A York-based, interdisciplinary team, lead by mathematician Dr Jon Pitchford, was one of only four research projects to be awarded a portion of this grant to investigate how mathematical techniques might be used to streamline the testing practices. Together with Dr James Cussens in Computer Science, Jon and his team plan to use a mathematical technique known as Bayesian Networks to exploit existing data.
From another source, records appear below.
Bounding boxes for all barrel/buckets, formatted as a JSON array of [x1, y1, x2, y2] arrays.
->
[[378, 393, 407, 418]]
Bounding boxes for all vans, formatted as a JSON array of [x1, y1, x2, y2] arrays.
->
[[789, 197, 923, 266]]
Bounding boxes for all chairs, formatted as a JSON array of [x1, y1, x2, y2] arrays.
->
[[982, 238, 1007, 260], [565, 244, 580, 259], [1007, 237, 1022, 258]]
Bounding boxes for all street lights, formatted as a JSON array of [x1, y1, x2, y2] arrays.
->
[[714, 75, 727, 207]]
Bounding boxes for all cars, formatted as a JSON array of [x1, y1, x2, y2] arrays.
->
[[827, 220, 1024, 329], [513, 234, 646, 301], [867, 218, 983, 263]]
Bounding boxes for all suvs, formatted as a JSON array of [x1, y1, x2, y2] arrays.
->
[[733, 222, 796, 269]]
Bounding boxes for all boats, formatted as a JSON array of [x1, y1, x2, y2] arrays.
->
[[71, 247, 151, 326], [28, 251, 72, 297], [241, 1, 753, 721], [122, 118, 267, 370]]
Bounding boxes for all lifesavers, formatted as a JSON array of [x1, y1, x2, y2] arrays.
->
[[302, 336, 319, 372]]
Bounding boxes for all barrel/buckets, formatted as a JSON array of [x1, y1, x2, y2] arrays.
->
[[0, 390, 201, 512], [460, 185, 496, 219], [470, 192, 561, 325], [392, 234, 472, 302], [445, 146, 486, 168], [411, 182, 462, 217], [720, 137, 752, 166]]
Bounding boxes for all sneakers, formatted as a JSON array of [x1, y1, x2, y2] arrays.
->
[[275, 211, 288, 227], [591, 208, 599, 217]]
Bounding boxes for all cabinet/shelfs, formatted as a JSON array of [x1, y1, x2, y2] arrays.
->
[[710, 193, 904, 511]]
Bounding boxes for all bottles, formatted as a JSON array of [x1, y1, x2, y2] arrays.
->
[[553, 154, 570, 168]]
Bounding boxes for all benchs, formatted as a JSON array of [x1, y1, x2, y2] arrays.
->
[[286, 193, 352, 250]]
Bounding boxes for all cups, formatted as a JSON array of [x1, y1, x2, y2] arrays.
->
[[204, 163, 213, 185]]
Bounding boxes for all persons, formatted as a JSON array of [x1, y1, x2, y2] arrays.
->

This involves analysing the results of previous tests in order to better predict how chemicals will react in the future. They hope that by analysing the results they should be able to actually quantify the value of each stage of the standard protocol and so identify which are the key studies necessary to evaluate a chemical and which are dispensable. They will also analyse what levels of imprecision can be tolerated in the results so they may be able to reduce the numbers of animals tested on by obtaining sufficient precision with a smaller sample size. They hope it may even be possible to replace animal testing all together in some cases where it can be proved that this stage doesn’t lower the risk associated with a particular chemical.
Pitchford explains how this project is a perfect example of “how maths is a universal language and that problems can be solved by borrowing ideas and inspiration from diverse sources. This toxicology work is based on work I’ve done on how fish swim, how little old ladies break their bones, and how plants fight for nutrients in the soil. And it’s very “interdisciplinary”, something which we do well at York.”